Shantinatha Charitra adalah sebuah naskah berbahasa Sanskerta yang menceritakan tentang kehidupan Shantinatha, seorang Jain Tirthankara ke-16.[1] Manuskrip ini termasuk dalam daftar dokumen paling bernilai di dunia yang telah terregistrasi dalam Warisan Ingatan Dunia UNESCO pada 2013. Dokumen ini ditulis oleh Ajita Prabhasuri dalam aksara Dewanagari. Naskah ini berisi tentang nilai-nilai perdamaian dan kerukunan yang ditulis pada 1397. Di dalamnya, memuat sepuluh lukisan bergaya Jainisme dari Gujarat.[2]
Latar belakang
Tradisi pembuatan naskah Jain dimulai sekitar abad ke-11 dan menjadi cukup lazim di wilayah Gujarat sejak abad ke-13 dan seterusnya. Hal ini disebabkan oleh perlindungan dari keluarga kerajaan. Selain itu, para penganut Jain yang kebanyakan merupakan golongan saudagar kaya serta pedagang di wilayah ini juga menaruh perhatian pada pelestarian naskah tersebut. Naskah bergambar Jain paling awal dibuat di atas daun lontar dan diikat dengan tali yang melewati lubang di folio. Setelah kertas diperkenalkan di India bagian barat sekitar abad ke-12, komposisi teks semakin besar dan beragam perangkat dekoratif digunakan, meskipun format naskah daun lontar pada umumnya tetap dipertahankan.[3] Naskah-naskah ini dihiasi dengan indah dengan tinta berwarna emas, perak, dan merah tua. Pusat utama produksi naskah Jain adalah Ahmedabad dan Patan di Gujarat. Sejumlah besar manuskrip ini disimpan di bhaṇḍara atau perpustakaan yang dikelola oleh komunitas Jaina. [4]
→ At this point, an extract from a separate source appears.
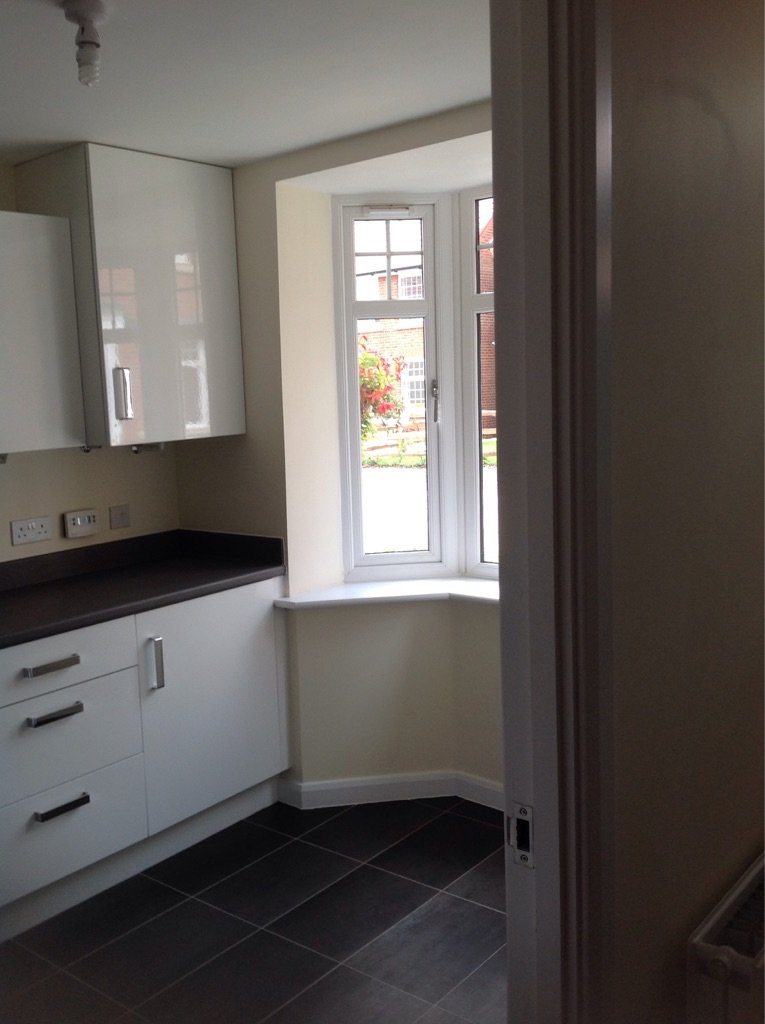Kitchen units, cooker hood, gas hob and double oven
Naskah Shantinatha Charitha merupakan koleksi dari Muni Punyavijayji yang dikumpulkan pada 1940-an. Manuskrip ini berupa daun lontar yang merupakan manuskrip kertas lukis paling awal dari Shantinath Charitra bertanggal V.S. 1453 (1396 M). Di dalamnya memuat banyak diagram kosmologis langka, yantra chakra Jaina-Sidhdha dan artefak khas lainnya. Kemudian Muni menyumbangkan manuskrip tersebut ke Institut Indologi Lalbhai Dalpatbhi pada tahun 1961.[5]
Isi naskah
Shantinatha Charitra berisi sepuluh gambar yang merupakan adegan yang berkaitan dengan kehidupan Shantinatha. Gambar-gambar ini digambar dengan indah dalam berbagai warna. Karet jelaga dan cat putih berbahan dasar perak mineral digunakan sebagai tinta penulisan naskah. Gambar-gambarnya ditandai dengan warna-warna yang sederhana dan cerah. Gambar-gambar tersebut sangat konvensional, kurus, dan bersudut dan sebagian besar ditampilkan dari tampilan depan. Wajahnya menonjol dengan hidung lancip, dan 'mata bagian depan' menonjol, yang melampaui garis luar wajah dalam profil.[4]
Kehidupan Shantinatha
Shantinatha adalah Jain Tirthankar ke-16. Tirthankara adalah guru Jain yang dihormati sebagai jiwa yang dibebaskan dan disembah secara khusus oleh para penganut Jainisme. Ia dilahirkan di keluarga kerajaan dinasti Ikshvaku (dinasti Surya) di Hastinapur (dekat Delhi). Dia naik takhta ketika dia berusia 25 tahun tetapi meninggalkannya dan menjadi biksu Jain pada usia 50 tahun. Setelah bertapa selama 16 tahun di bawah pohon Nandi, ia mencapai Kevala Jnana (kemahatahuan). Kemudian dia menghabiskan waktu bertahun-tahun untuk berdakwah kepada masyarakat dan akhirnya mencapai Nirwana (keselamatan) di Sammed Shikharji, di negara bagian Jharkhand. Para penganut Jain percaya bahwa hanya dengan menyebut namanya dapat menangkal semua kejadian buruk dan membawa kedamaian. Oleh karena itu, prasasti UNESCO pada buku ini sangat penting, tidak hanya di kalangan Jain tetapi juga bagi dunia karena pesan perdamaian universal yang terkandung di dalamnya. Hal ini tentu saja sejalan dengan kedudukan buku ini dalam dunia lukisan miniatur.[4]